Neuron structure diagram:
Artificial neural network with two hidden layers:
Studying given examples, the neural network adjusts the weights between the neurons so as to give the greatest weight to the neurons that make the most impact on getting the desired result. For example, if an animal is striped, fluffy and meowing, then it is probably a cat. At the same time, we assign the maximum weight to the meow parameter. So if the animal is not striped and not fluffy, but meows – it is still likely a cat.
Deep learning deals with deep neural networks. Opinions regarding the deepness may vary. Some experts believe that the network can be considered deep if it has more than one hidden layer, while others recognize the network as deep only if it has many hidden layers.
There are several types of neural networks that are now actively used. The most popular among them are the following:
Long short-term memory (LSTM) – used for text classification and generation, speech recognition, musical compositions generation, and time series prediction.

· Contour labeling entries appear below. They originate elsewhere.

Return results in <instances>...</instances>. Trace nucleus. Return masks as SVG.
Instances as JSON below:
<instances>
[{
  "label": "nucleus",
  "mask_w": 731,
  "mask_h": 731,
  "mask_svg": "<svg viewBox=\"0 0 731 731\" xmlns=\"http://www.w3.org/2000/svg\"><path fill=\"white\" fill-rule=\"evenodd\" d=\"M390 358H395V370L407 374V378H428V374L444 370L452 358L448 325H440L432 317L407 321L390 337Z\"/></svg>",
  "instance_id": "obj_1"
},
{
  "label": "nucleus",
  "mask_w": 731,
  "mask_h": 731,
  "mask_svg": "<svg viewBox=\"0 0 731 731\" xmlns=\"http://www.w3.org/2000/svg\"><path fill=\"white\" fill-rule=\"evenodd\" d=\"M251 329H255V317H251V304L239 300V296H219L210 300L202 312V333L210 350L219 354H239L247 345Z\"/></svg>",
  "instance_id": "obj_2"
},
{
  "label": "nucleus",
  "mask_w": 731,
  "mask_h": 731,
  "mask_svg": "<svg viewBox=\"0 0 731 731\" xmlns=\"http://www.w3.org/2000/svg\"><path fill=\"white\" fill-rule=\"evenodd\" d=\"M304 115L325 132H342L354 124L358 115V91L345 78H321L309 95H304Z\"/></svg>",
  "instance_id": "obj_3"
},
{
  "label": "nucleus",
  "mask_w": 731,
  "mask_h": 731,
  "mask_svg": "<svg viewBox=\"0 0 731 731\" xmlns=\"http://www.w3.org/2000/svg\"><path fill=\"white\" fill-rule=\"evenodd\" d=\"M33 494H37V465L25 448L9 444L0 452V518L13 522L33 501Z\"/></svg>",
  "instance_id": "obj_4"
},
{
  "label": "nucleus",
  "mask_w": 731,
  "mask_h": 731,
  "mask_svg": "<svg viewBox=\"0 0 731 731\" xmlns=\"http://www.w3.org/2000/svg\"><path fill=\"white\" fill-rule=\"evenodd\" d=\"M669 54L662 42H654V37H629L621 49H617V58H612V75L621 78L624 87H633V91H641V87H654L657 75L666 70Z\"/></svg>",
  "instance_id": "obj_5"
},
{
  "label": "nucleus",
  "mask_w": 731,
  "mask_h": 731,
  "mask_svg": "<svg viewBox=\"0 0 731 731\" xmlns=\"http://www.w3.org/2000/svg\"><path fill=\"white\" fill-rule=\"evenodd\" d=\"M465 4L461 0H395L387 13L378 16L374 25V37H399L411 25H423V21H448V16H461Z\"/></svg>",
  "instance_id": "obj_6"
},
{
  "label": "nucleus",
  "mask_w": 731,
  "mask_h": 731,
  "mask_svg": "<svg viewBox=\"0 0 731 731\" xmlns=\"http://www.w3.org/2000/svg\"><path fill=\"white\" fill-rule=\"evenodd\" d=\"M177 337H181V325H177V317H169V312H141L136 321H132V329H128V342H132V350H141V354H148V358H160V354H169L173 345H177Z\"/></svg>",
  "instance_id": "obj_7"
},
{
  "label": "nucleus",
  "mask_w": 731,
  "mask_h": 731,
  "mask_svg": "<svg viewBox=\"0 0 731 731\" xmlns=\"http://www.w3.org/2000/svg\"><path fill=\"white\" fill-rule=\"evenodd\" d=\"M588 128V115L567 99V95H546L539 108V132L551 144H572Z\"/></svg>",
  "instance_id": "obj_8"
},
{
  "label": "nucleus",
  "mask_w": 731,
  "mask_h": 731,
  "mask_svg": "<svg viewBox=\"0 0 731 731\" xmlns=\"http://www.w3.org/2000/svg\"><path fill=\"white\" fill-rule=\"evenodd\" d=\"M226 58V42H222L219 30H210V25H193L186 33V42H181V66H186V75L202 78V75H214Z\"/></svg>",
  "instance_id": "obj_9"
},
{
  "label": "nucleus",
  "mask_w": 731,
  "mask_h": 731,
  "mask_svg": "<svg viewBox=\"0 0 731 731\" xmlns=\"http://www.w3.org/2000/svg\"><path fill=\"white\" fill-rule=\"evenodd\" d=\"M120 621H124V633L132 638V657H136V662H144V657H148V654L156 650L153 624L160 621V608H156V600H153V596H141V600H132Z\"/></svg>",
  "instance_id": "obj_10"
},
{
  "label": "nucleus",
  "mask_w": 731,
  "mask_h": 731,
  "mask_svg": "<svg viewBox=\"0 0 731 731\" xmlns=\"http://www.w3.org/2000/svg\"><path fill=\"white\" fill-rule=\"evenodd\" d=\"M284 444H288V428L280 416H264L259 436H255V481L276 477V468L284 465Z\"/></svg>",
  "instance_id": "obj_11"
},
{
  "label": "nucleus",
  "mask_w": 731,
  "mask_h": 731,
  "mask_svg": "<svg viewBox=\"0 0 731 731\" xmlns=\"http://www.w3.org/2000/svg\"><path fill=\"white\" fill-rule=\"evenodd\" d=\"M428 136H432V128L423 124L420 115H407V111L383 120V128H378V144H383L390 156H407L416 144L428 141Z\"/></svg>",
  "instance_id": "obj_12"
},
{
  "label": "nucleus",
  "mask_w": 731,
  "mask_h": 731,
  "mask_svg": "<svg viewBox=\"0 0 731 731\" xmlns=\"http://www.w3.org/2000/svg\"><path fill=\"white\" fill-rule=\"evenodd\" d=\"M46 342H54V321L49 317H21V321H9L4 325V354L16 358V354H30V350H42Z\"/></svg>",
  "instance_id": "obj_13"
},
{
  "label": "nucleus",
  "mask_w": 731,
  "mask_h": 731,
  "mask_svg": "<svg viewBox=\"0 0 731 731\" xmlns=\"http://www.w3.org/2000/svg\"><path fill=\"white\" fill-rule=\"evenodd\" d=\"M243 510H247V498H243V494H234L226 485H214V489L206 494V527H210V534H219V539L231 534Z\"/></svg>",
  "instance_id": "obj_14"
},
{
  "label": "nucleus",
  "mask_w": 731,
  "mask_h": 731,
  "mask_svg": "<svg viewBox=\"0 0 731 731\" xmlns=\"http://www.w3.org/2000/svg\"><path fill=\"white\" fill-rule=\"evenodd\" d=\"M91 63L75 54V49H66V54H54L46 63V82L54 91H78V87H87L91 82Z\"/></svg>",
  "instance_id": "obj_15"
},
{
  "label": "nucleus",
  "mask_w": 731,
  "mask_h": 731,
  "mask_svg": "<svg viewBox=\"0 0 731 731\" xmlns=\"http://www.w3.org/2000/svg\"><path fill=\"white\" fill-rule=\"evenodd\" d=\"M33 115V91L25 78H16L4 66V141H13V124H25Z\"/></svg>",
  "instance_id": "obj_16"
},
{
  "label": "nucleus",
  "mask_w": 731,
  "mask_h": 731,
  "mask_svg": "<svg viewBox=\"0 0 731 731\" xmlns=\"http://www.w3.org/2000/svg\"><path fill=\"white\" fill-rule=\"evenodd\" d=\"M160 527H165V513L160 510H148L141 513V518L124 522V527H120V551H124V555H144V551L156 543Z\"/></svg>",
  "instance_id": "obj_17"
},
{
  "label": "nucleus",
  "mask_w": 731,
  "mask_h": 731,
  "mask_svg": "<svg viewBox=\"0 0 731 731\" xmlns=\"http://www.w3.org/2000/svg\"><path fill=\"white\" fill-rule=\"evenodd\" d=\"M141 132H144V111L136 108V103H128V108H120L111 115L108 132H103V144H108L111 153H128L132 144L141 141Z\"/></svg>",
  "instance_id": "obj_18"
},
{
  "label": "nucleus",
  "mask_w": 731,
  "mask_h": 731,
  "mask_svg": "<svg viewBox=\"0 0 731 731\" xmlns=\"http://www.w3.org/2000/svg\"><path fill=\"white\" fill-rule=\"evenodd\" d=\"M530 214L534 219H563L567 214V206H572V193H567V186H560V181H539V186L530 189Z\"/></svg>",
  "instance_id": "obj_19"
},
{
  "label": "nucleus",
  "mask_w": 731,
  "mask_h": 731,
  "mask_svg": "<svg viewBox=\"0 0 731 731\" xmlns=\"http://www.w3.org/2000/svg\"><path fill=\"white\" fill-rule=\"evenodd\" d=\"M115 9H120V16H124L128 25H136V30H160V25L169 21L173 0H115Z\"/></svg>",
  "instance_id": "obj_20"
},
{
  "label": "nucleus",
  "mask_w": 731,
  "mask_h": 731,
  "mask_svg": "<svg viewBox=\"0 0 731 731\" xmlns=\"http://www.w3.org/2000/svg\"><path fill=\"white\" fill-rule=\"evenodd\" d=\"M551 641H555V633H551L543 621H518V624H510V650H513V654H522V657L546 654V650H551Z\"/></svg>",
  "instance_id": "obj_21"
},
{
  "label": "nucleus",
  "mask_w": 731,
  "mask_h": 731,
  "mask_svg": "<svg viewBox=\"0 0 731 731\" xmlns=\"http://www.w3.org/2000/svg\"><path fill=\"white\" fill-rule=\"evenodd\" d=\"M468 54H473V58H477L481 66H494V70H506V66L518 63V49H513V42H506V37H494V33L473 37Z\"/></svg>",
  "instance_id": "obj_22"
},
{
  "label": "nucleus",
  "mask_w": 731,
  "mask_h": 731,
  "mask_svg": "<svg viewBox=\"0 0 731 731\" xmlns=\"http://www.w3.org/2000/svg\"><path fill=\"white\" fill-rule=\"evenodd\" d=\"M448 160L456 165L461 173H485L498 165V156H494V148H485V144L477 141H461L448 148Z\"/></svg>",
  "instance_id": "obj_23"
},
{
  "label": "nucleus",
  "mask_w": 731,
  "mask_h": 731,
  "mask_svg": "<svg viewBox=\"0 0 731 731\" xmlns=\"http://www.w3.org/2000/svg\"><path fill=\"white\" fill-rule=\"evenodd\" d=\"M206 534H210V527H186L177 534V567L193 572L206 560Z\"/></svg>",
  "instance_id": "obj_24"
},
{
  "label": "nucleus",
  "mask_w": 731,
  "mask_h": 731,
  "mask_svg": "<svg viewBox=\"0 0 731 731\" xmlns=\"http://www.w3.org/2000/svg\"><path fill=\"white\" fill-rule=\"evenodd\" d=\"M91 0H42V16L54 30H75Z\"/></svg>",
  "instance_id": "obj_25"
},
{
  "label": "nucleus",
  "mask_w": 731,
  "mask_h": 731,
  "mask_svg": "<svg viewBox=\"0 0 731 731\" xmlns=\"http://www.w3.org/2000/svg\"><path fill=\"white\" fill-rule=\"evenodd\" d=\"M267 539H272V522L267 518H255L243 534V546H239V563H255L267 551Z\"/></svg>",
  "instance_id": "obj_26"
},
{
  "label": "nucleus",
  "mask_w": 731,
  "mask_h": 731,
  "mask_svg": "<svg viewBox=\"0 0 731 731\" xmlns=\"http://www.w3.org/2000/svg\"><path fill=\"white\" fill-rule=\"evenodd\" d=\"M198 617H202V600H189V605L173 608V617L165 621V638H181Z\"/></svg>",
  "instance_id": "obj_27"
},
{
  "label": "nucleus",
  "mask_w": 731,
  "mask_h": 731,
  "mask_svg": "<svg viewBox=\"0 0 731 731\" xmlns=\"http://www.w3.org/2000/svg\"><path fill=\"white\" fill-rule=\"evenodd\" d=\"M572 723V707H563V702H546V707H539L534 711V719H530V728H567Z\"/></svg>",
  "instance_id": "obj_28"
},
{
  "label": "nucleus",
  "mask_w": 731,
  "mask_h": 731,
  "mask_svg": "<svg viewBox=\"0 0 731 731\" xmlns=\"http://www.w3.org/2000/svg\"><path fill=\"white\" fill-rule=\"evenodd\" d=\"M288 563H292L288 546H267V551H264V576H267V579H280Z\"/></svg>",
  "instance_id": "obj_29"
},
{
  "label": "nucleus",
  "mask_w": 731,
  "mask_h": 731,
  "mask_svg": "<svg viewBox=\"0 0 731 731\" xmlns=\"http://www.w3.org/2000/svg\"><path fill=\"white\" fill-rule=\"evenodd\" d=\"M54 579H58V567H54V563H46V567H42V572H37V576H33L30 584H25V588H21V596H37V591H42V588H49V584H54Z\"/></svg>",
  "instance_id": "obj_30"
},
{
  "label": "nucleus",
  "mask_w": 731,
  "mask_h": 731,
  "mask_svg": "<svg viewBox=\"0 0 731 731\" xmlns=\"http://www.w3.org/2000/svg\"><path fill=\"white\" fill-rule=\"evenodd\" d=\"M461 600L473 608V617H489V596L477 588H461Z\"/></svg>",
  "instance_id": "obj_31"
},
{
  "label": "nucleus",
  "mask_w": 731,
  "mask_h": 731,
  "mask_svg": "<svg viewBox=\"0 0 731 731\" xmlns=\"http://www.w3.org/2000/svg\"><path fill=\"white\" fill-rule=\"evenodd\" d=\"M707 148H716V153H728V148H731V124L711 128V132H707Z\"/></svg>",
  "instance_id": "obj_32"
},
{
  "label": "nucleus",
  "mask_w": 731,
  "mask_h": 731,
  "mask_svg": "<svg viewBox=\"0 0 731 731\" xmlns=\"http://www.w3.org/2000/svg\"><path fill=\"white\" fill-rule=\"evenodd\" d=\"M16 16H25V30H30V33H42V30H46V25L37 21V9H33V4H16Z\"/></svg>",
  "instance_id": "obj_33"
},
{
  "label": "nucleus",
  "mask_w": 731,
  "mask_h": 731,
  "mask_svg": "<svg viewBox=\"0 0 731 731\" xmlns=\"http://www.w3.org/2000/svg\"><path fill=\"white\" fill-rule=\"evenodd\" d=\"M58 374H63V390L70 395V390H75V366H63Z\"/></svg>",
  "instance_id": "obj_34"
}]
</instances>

Convolutional neural networks (CNN) – used for image recognition, video analysis, and Natural language processing tasks.
So what is the difference between AI, machine learning and deep learning? We hope, having read this article, you already know the answer to this question. Artificial intelligence is a general area of automation of intellectual tasks (such as reading, playing Go, image recognition, and creating self-driving cars). Machine learning is a set of artificial intelligence methods that are responsible for the ability of an AI to learn. Deep learning is a subclass of machine learning methods that study multi-layer neural networks.